(Photo above by Matheus Ferrero / Unsplash)
Love is not two people looking at each other, but looking forward together.
A jolt of electricity travels between you. Life feels like a movie. You’re so proud to be with your partner, honored they want to be with you. You can see your entire future together.
A few months in, low-level anxiety creeps in. Am I good enough to be with this person? You start to cling to them, afraid they’ll soon realize you are beneath them. In the beginning, you felt free, as if anything is possible. Now, you live in a world where just you and the other person exist. Finally, you ask yourself, “Am I in a healthy relationship?”
Though human relationships are complex and varied, mysterious and wondrous—the great, most long-lasting partnerships are where the people involved share at least this one quality: a solid sense of self. Buddhist teacher Daisaku Ikeda shares,
Real love is not two people clinging to each other; it can only be fostered between two strong people secure in their individuality.
Discussions on Youth, p. 57
Respecting ourselves and others is the core of Buddhism. In fact, chanting Nam-myoho-renge-kyo is essentially a practice to bring out our true, most dignified self. As we chant and learn from the teachings of Buddhism, we begin to believe in ourselves.
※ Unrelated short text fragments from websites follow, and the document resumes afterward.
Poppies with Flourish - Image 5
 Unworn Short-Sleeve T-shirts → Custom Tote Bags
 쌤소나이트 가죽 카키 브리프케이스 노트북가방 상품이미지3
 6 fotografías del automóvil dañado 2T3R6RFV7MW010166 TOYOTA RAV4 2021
This allows us to stop seeking validation from others, particularly the person we are in a relationship with.
If we always need our partner’s approval and go so far as doing harmful things to ourselves to get it, then we are not just in an unhealthy relationship, but a dangerous one. Some other questions we can ask ourselves are: Is this person helping me to work towards my goals? Or is just being with them my goal? Is this relationship causing my friends and family to worry about me? Answering these questions honestly can help us decide: I deserve better, I can do better.
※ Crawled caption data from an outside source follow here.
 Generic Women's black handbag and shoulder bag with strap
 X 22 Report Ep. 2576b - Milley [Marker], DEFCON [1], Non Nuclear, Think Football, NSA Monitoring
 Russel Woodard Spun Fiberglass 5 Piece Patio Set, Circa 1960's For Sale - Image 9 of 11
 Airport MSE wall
Great relationships enable both people to be vulnerable but not lose themselves in the process.
If clinging to another person to feel valued is unhealthy, what is a “healthy” relationship? Antoine de Saint-Exupery, the author of The Little Prince, once wrote, “Love is not two people gazing at each other, but two people looking ahead together in the same direction.”
Does the other person inspire you to hustle for your dreams? Do they feel like your partner in taking over the world? Do they inspire you to grow, to kick aside bad habits? Great relationships enable both people to be vulnerable but not lose themselves in the process. This type of relationship is truly a healthy one. Why? Because it reinforces your aim to be a healthy person, always moving forward.
Better yet, even if we are happily alone at the moment, becoming a person who is always growing, who has strong sense of self that no one can shake, will attract the best partner. Promise.
Just think, “No one is more fortunate than the person I choose to be with.”